Merge duplicate instructions, remove tautologies (things the model does by default), and move context-specific rules into scoped rule files (.claude/rules/) so they only load when relevant. A coding agent can consolidate instructions automatically.

Configuration

rules:
  content-instruction-budget:
    enabled: auto  # true | false | auto
    severity: warning

Research Basis

Warns when the count of imperative instructions in a single file exceeds ~150.

This rule counts discrete directives (lines starting with imperative verbs like "use", "always", "never", "ensure"), not raw tokens. The threshold is based on research showing that LLM instruction-following success degrades as a function of instruction count, independent of token length.

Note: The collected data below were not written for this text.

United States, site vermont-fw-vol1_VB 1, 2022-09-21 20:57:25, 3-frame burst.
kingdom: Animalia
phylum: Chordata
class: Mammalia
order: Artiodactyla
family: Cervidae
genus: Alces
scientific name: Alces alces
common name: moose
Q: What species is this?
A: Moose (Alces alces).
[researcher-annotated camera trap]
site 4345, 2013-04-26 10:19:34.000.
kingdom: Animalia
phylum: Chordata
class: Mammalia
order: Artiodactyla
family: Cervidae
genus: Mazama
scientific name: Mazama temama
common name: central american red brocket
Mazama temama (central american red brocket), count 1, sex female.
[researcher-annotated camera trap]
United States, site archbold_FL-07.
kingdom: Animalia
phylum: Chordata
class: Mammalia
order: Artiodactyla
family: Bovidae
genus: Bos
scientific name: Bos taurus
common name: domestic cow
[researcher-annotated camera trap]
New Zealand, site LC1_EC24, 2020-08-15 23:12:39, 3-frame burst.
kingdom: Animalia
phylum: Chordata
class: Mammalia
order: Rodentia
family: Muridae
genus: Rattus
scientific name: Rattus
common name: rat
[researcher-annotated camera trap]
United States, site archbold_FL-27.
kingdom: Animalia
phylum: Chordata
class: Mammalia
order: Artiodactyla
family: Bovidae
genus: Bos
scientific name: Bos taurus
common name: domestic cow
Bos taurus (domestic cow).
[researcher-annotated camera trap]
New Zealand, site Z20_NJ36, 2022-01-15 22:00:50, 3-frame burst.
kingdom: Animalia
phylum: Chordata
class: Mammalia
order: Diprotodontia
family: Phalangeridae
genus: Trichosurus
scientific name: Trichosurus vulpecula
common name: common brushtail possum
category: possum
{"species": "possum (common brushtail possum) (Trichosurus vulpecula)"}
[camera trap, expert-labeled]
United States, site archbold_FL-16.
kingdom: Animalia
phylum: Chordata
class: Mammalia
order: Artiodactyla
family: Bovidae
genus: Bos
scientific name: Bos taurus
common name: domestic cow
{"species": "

The "Curse of Instructions" paper (ICLR 2025) demonstrated that the probability of following all N instructions equals (individual success rate)^N — exponential decay. GPT-4o achieved only 15% success at just 10 simultaneous instructions. The IFScale benchmark (2025) extended this to 500 instructions and found that primacy bias becomes dominant at 150–200 instructions: models begin selectively attending to earlier instructions and ignoring later ones.

The ~150 threshold is where most models cross from "degraded but functional" to "selectively ignoring instructions."

See Instruction Budget vs. Context Budget for how this differs from the context-budget rule.

References:

Run skillsaw explain content-instruction-budget to see this documentation and the rule's effective configuration in your terminal.